• [TEXT FOR ANALYSIS]

______________________________

A flagship for Austral temperate forest conservation: An action plan for Darwin's frogs brings key stakeholders together

Claudio Azat, Andrés Valenzuela-Sánchez, Soledad Delgado, Andrew A. Cunningham, Mario Alvarado-Rybak, Johara Bourke, Raúl Briones, Osvaldo Cabeza, Camila Castro-Carrasco, Andres Charrier, Claudio Correa, Martha L. Crump, César C. Cuevas, Mariano De La Maza, Sandra Díaz-Vidal, Edgardo Flores, Gemma Harding, Esteban O. Lavilla, Marco A. Mendez, Frank OberwemmerJuan Carlos Ortiz, Hernán Pastore, Alexandra Peñafiel-Ricaurte, Leonora Rojas-Salinas, José Manuel Serrano, Maximiliano A. Sepúlveda, Verónica Toledo, Carmen Úbeda, David E. Uribe-Rivera, Catalina Valdivia, Sally Wren, Ariadne Angulo

Research output: Contribution to journalArticlepeer-review

7 Citations (Scopus)


Darwin's frogs Rhinoderma darwinii and Rhinoderma rufum are the only known species of amphibians in which males brood their offspring in their vocal sacs. We propose these frogs as flagship species for the conservation of the Austral temperate forests of Chile and Argentina. This recommendation forms part of the vision of the Binational Conservation Strategy for Darwin's Frogs, which was launched in 2018. The strategy is a conservation initiative led by the IUCN SSC Amphibian Specialist Group, which in 2017 convened 30 governmental, non-profit and private organizations from Chile, Argentina and elsewhere. Darwin's frogs are iconic examples of the global amphibian conservation crisis: R. rufum is categorized as Critically Endangered (Possibly Extinct) on the IUCN Red List, and R. darwinii as Endangered. Here we articulate the conservation planning process that led to the development of the conservation strategy for these species and present its main findings and recommendations. Using an evidence-based approach, the Binational Conservation Strategy for Darwin's Frogs contains a comprehensive status review of Rhinoderma spp., including critical threat analyses, and proposes 39 prioritized conservation actions. Its goal is that by 2028, key information gaps on Rhinoderma spp. will be filled, the main threats to these species will be reduced, and financial, legal and societal support will have been achieved. The strategy is a multi-disciplinary, transnational endeavour aimed at ensuring the long-term viability of these unique frogs and their particular habitat.

______________________________

• [RECORDED INFORMATION]
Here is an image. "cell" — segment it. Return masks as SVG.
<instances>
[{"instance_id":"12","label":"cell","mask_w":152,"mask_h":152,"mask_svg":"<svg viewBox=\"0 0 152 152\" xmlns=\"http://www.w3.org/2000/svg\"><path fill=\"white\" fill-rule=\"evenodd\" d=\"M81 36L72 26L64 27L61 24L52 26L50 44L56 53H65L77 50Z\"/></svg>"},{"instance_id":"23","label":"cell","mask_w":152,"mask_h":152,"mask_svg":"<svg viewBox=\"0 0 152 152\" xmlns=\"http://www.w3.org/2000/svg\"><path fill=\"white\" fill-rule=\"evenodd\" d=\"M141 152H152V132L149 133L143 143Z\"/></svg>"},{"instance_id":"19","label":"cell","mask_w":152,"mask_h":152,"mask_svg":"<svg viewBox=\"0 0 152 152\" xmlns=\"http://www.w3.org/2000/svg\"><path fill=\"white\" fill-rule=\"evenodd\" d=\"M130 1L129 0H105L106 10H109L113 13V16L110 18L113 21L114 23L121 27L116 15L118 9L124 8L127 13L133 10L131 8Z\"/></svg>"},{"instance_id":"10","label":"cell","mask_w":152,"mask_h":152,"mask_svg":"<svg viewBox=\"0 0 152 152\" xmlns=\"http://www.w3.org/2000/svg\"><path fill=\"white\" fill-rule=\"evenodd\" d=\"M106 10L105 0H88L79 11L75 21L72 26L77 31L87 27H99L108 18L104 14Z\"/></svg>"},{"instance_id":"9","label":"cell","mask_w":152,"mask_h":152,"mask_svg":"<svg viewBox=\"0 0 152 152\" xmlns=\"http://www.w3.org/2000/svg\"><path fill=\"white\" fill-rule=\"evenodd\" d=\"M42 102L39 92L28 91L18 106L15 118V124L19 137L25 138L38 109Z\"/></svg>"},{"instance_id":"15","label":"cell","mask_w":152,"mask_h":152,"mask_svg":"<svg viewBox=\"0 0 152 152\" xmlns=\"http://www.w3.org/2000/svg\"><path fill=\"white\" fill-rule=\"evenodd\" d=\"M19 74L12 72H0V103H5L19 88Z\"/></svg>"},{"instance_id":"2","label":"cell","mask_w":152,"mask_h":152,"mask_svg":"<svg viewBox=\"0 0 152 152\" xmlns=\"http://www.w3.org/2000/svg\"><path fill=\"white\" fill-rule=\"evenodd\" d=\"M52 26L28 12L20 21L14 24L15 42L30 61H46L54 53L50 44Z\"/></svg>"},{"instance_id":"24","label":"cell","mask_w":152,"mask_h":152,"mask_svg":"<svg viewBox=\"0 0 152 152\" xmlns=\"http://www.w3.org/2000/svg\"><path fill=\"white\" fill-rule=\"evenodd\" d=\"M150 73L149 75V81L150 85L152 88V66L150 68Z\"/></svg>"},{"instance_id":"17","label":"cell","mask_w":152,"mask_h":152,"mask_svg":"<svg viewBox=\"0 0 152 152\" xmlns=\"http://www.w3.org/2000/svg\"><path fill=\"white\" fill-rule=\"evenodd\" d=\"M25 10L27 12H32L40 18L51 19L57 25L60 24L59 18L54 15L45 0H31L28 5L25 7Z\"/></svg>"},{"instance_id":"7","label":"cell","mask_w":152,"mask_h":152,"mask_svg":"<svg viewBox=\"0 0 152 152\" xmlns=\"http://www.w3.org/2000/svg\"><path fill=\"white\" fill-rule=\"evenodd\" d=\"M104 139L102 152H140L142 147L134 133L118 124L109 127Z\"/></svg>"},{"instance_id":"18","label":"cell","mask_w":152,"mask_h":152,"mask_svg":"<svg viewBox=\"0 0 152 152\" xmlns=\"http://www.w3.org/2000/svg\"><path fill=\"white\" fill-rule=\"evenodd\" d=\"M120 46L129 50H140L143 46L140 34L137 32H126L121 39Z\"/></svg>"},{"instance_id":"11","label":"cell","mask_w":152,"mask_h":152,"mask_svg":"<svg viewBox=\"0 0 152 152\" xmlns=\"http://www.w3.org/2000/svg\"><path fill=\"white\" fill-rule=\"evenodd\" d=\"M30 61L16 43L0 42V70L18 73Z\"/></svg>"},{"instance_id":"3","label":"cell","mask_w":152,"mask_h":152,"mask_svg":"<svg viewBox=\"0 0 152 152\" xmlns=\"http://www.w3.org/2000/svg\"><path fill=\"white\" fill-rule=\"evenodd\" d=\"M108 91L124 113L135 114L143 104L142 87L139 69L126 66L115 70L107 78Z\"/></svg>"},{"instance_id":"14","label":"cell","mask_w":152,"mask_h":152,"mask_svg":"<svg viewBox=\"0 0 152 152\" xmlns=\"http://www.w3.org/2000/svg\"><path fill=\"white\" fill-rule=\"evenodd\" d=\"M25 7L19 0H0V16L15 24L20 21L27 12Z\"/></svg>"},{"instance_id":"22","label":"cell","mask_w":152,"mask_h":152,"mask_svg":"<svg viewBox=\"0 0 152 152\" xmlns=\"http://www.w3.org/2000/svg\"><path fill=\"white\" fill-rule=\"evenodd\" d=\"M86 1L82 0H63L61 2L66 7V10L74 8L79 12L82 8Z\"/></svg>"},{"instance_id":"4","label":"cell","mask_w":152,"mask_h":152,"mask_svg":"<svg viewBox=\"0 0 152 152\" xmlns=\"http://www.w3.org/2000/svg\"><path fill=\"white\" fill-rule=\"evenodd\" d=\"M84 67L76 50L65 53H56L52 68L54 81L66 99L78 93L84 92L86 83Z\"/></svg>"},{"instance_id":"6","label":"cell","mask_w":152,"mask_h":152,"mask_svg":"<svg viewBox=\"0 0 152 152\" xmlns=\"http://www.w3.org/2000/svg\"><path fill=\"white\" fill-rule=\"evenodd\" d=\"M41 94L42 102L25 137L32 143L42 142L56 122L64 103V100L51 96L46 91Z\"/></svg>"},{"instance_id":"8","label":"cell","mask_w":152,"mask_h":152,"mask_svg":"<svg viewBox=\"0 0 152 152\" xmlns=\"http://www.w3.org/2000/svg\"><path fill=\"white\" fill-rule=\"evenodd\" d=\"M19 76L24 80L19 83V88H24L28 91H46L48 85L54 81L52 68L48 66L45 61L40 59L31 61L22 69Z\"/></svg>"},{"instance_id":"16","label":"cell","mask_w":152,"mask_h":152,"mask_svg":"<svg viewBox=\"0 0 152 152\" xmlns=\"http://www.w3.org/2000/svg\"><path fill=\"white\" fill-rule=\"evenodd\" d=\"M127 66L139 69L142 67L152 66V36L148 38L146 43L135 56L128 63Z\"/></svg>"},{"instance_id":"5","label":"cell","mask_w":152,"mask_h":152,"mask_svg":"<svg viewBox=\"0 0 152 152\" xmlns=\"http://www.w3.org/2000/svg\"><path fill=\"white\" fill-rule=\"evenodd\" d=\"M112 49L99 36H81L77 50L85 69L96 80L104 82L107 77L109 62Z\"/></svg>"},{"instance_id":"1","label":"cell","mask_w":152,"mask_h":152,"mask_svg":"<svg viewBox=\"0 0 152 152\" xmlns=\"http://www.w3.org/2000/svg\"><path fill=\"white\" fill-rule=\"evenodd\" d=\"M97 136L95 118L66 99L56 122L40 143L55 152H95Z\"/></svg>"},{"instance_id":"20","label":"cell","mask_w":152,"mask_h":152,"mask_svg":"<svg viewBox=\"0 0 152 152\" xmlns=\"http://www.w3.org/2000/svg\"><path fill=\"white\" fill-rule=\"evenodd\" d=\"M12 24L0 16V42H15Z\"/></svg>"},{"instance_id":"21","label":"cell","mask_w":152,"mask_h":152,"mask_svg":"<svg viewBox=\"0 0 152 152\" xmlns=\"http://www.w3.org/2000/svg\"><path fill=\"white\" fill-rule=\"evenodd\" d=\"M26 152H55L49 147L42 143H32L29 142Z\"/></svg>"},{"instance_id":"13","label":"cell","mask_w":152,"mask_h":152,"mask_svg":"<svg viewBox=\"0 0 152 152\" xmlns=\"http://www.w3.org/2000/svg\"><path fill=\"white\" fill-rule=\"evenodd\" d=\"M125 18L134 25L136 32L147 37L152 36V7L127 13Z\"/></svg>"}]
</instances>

______________________________

• [WHAT TO DO]
Please answer these questions from the text on Darwin's frogs, one answer a line:
1. In what year was the Binational Conservation Strategy for Darwin's Frogs launched?
2. How many prioritized conservation actions does the strategy propose?
3. What IUCN Red List category does the text give for R. darwinii?

• [EXERCISE OUTPUT]
1. 2018
2. 39
3. Endangered